» **TEXT TO READ**
──────────────────────────────

GraphDbAccessor - label+property index cardinalities for exact value and value ranges

Summary:
- added functionality to `GraphDbAccessor` for cardinality estimates
- changed all `GraphDbAccessor::Count...` functions to return `int64_t`
- added the need functionality into `LabelPropertyIndex`
- modified `SkipList::position_and_count` to accept a custom `equals` function. Equality could not be implemented using only the custom `less` because it compares a templated `TItem` with skiplist element type `T`, and is therefore not symetrical.

Reviewers: teon.banek, buda, mislav.bradac

Reviewed By: teon.banek

Subscribers: pullbot

Differential Revision: https://phabricator.memgraph.io/D521
This commit is contained in:
florijan 2017-07-05 16:00:07 +02:00
parent feb854d0c7
commit c22ac38ea2
8 changed files with 255 additions and 56 deletions

View File

@ -548,19 +548,24 @@ class SkipList : private Lockable<lock_t> {
* if `less` indicates that X is less than
* Y, then natural comparison must indicate the same. The
* reverse does not have to hold.

──────────────────────────────

» **REQUIREMENTS**
1. In the rows, start at the line containing "this 1200×795 image." and go through the last row. Rewrite those lines with "detector" changed to "classifier" and nothing else altered.
2. Resume the commit text on GraphDbAccessor index cardinalities right after its last line.
The rows that follow have nothing to do with the commit text above.

» **TASK INPUTS**
──────────────────────────────

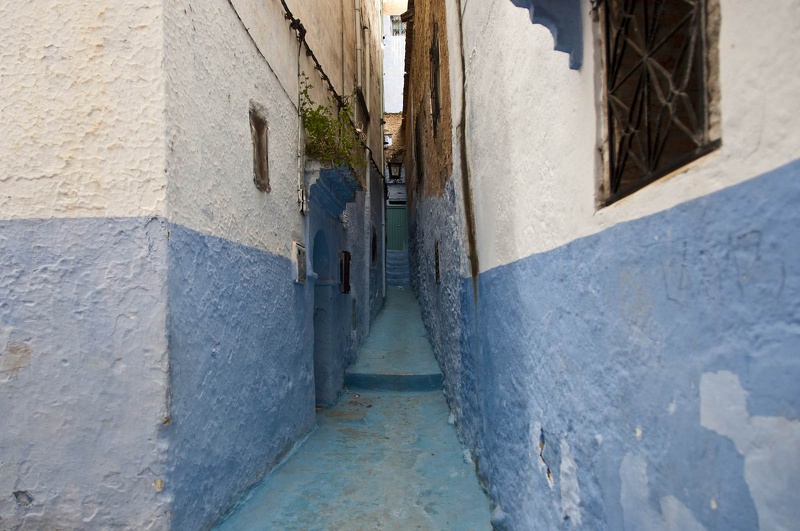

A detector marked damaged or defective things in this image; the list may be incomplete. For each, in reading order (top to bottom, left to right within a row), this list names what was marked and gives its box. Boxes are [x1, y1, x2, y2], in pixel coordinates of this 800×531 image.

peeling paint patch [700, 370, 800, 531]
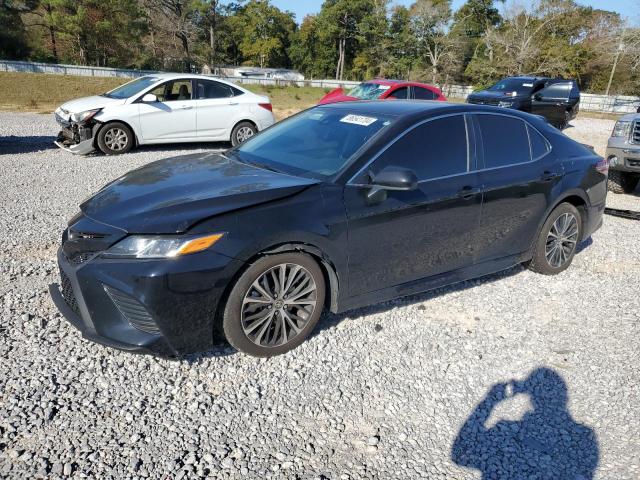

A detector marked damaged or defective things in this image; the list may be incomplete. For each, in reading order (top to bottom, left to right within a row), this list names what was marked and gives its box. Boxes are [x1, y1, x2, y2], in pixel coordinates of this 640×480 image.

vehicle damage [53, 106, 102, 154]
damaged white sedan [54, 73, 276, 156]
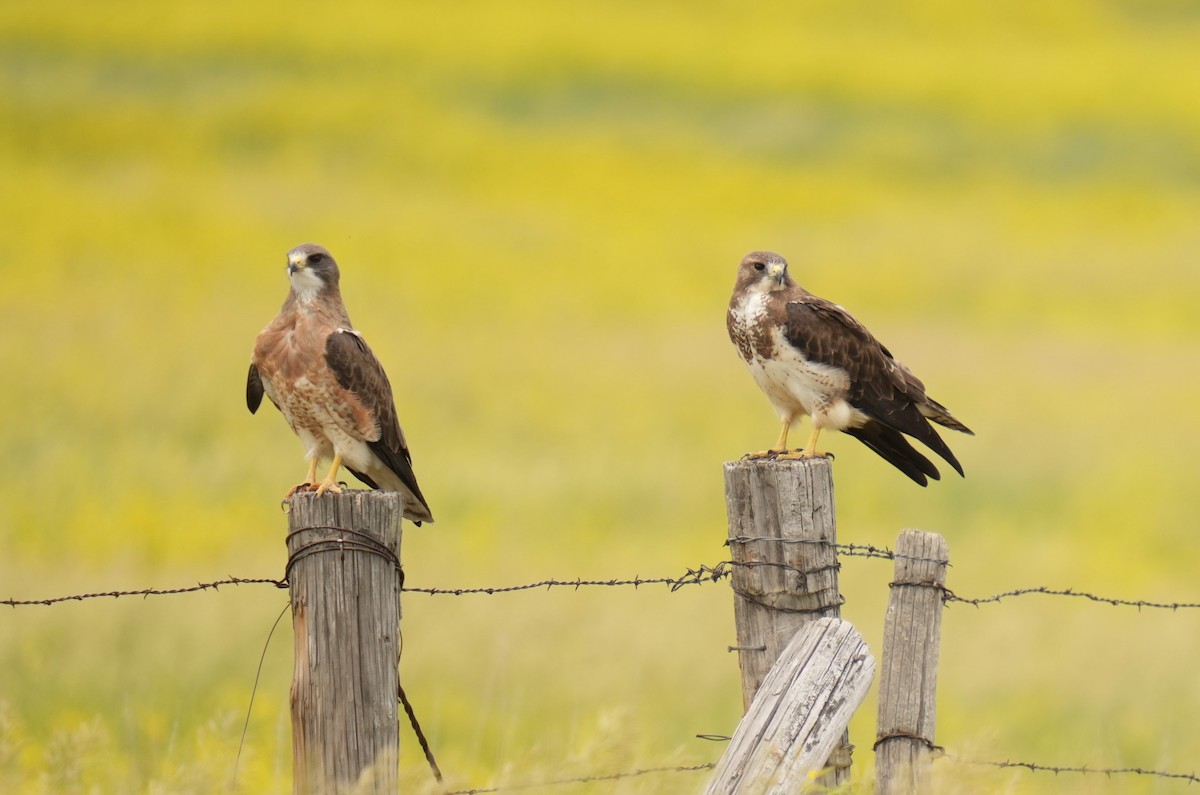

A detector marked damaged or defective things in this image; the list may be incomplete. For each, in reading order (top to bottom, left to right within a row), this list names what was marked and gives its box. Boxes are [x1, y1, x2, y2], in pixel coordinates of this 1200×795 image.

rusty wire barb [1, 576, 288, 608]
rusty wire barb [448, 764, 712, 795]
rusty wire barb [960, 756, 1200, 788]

──────────────────────────────

» **ANSWERS**
1.
A classifier marked damaged or defective things in this image; the list may be incomplete. For each, in reading order (top to bottom, left to right within a row), this list names what was marked and gives its box. Boxes are [x1, y1, x2, y2], in pixel coordinates of this 1200×795 image.

rusty wire barb [1, 576, 288, 608]
rusty wire barb [448, 764, 712, 795]
rusty wire barb [960, 756, 1200, 788]

2.
* @param greater Comparsion function, analogue to less.
* @param position_level_reduction - Defines at which level
* item position is estimated. Position level is defined
* as log2(skiplist->size()) - position_level_reduction.
* @param count_max_level - Defines the max level at which
* item count is estimated.
* @tparam TLess Type of `less`
* @tparam TItem - type of item skiplist elements are compared
* to. Does not have to be the same type as skiplist element.
* @tparam TLess - less comparison function type.
* @tparam TEqual - equality comparison function type.
* @return A pair of ints where the first element is the estimated
* position of item, and the second is the estimated number
* of items that are the same according to `less`.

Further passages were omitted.